As auto stocks soar, the Sensex and Nifty gain for the second day in a row


Benchmark stock market indices continued their positive momentum for the second consecutive day, supported by gains in automobile stocks, which helped to prop up overall market sentiment. Investors remained cautiously optimistic, with the broader market showing resilience in the face of various global and domestic economic concerns.

The S&P BSE Sensex closed 226.59 points higher, finishing at 78,690.07, marking another day of steady gains. Similarly, the NSE Nifty50 ended the session up by 63.20 points, settling at 23,813.40. This marked a positive outlook for both indices, despite the overall market lacking significant catalysts to drive major movements.

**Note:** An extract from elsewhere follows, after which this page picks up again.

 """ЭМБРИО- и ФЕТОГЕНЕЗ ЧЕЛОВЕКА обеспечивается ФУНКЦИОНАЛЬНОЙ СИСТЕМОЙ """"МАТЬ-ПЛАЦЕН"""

Most of the broader market indices also ended the day with gains, with a marked decrease in volatility compared to recent sessions. The Nifty Auto index emerged as a top performer among the sectoral indices, benefiting from expectations of increased automobile sales and growing optimism for a pickup in volumes in December. The Nifty Pharma index also posted positive returns, as investors took a more cautious but positive stance on the pharmaceutical sector amid ongoing domestic and global health concerns.

The top five gainers on the Nifty50 were Dr Reddy's, IndusInd Bank, M&M, Tata Motors, and Eicher Motors, with all these stocks benefiting from specific sectoral or company-specific positive news. Dr Reddy's, for instance, saw gains amid positive investor sentiment toward pharmaceutical stocks, while automobile stocks like M&M, Tata Motors, and Eicher Motors gained on expectations of rising sales and strong demand in the upcoming months. On the other hand, the biggest losers of the session were Hindalco, SBI, Coal India, ONGC, and BEL, which saw pressure due to sector-specific or broader market concerns.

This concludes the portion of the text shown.